When investing in property, commercial real estate investors tell us they want to look for a “value-add” investment. A value-add real estate investment is when the property is under-performing in some way and the investor can improve the property in order to improve the value.

In reality though, many newer investors don’t truly understand what a value-add real estate investment actually means, or they simply don’t recognize one when they see it.

If a commercial property is under-performing, in need of repairs, showing negative cashflow, or has poor bookkeeping records, most self-proclaimed value-add investors will immediately walk away with nothing more than a glance.

Value-Add Real Estate or Turnkey?


While the truly experienced value-add investors don’t operate under these faulty ideals, we’ve seen a trend among newer investors saying they want value-add but actually expecting turnkey.

The whole point of value-add investments, however, is that the property has obstacles.
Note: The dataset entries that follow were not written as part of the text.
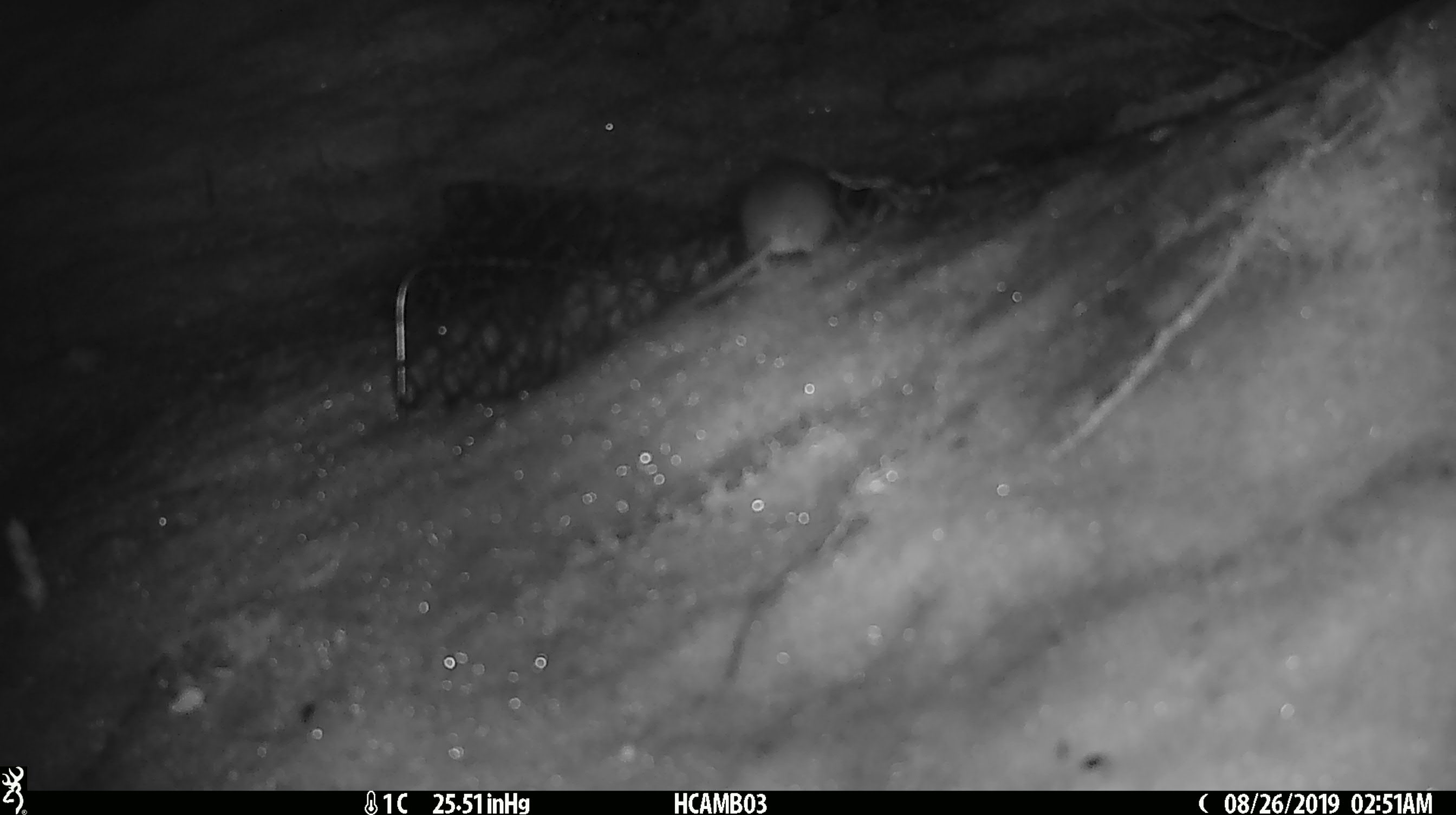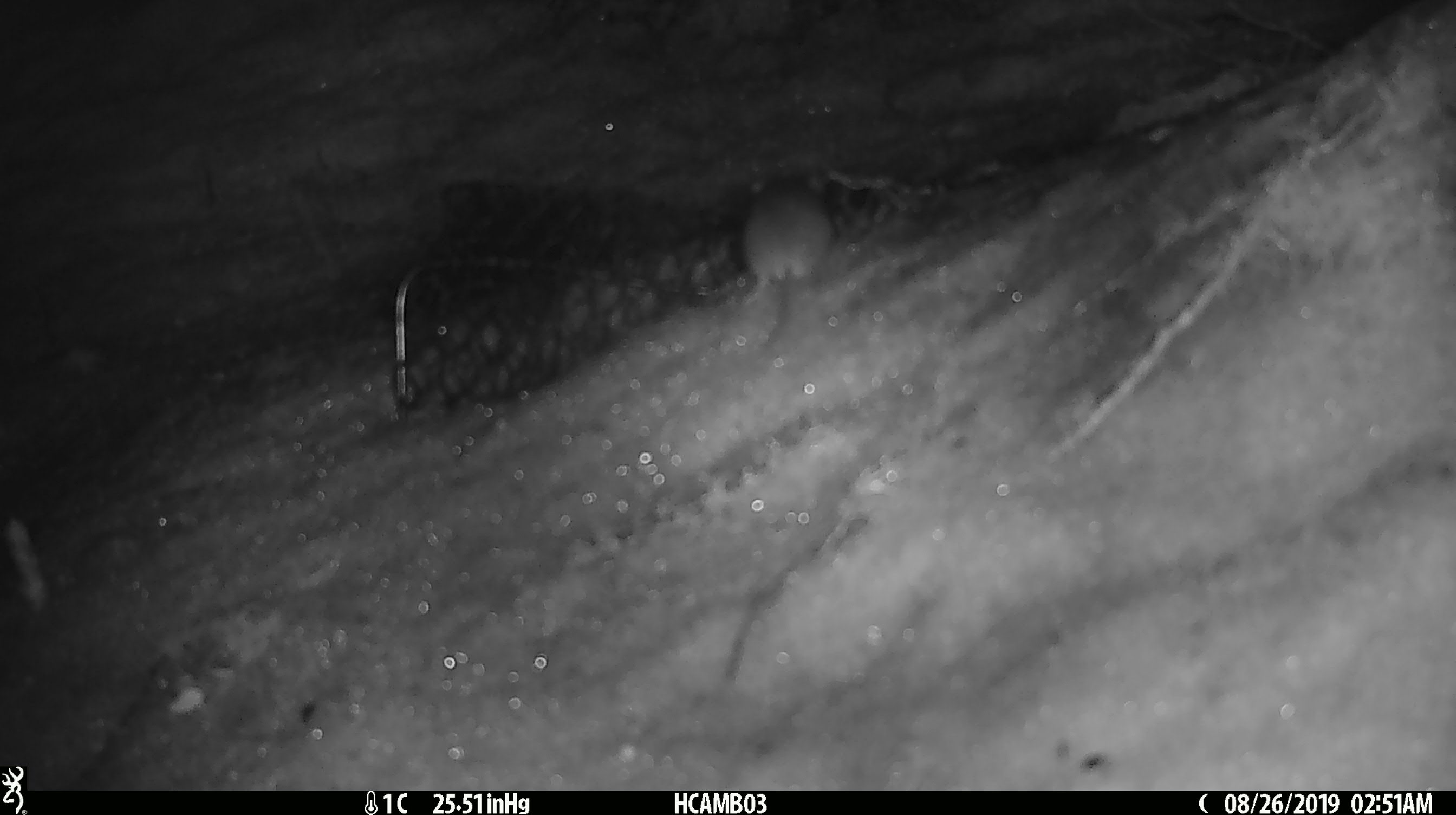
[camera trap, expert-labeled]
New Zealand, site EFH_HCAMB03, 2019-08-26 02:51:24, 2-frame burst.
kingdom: Animalia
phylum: Chordata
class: Mammalia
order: Rodentia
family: Muridae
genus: Mus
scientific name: Mus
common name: mouse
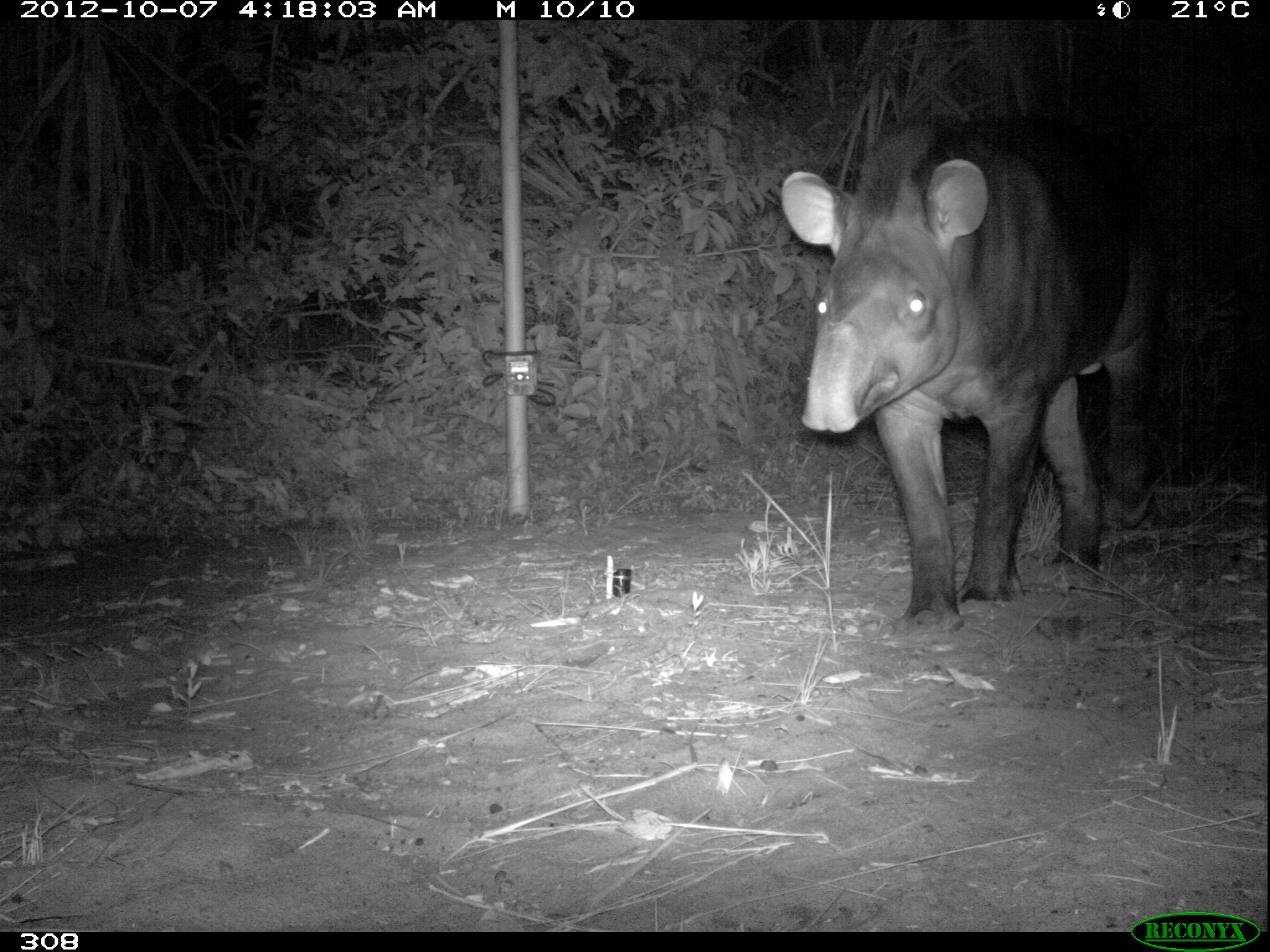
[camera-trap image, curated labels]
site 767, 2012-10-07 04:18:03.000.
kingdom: Animalia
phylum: Chordata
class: Mammalia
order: Perissodactyla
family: Tapiridae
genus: Tapirus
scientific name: Tapirus terrestris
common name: south american tapir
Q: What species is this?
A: Tapirus terrestris (south american tapir).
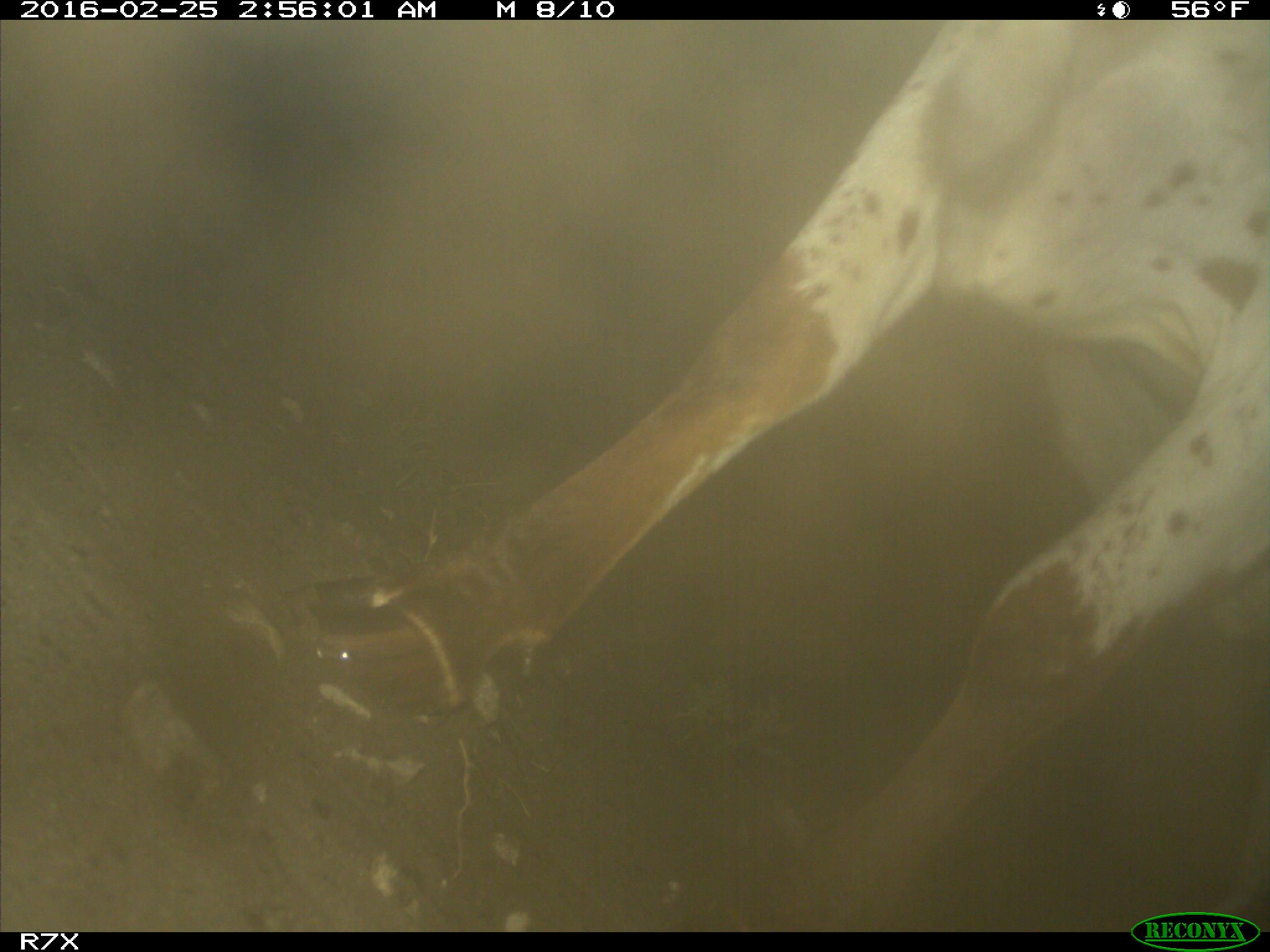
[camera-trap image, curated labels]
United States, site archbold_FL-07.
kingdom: Animalia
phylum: Chordata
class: Mammalia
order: Artiodactyla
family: Bovidae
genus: Bos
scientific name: Bos taurus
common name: domestic cow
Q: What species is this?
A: Bos taurus (domestic cow).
Without any negative circumstances, the property is not value-add real estate.


A true value-add investor doesn’t evaluate a commercial real estate investment on where it is but where it could be.

Negative cashflow, for example, is likely the result of some other underlying issues. Perhaps the owner-occupant is undercharging rents to themselves and other tenants. Perhaps the property is in bad condition and can’t bring in market rents. But simply glancing at the rent rolls, determining that the cashflow is poor and walking away will bring you no closer to a value-add investment property. Why? Because it is within these difficulties that value-add investments are found.

An experienced value-add commercial real estate investor sees opportunity where others only see headaches. An experienced investor will dig into the numbers with a treasure-hunter mentality, rather than expecting treasure to be lying around on the beach.

Buying a property that needs little to no repairs, has positive cashflow, organized books, and an excellent marketing presentation is not a value-add investment, it’s a turnkey investment.

There is nothing wrong with turnkey investing. It’s an equally valuable investment strategy. But you can save yourself and your broker a lot of frustration by realizing that you expect turnkey bookkeeping, condition, location, and cashflow rather than a value-add situation.

To be clear, simply being a value-add property doesn’t make it a good investment. Negative cashflow, poor condition, etc, is certainly a problem that needs to be investigated. Sometimes the investigation is worthwhile, sometimes not. You may see how terrible the situation is and decide it’s not worth digging.

What to Do with Value-Add Investments


But if you really want a value-add investment and the property meets at least some of your initial criteria, determining that a property has problems is not the time to walk away. It’s the time for true value-add investors to dig in and see if there is opportunity others may have missed.

While striking gold when you dig is uncommon, we are certain you won’t strike gold if you never dig below the surface.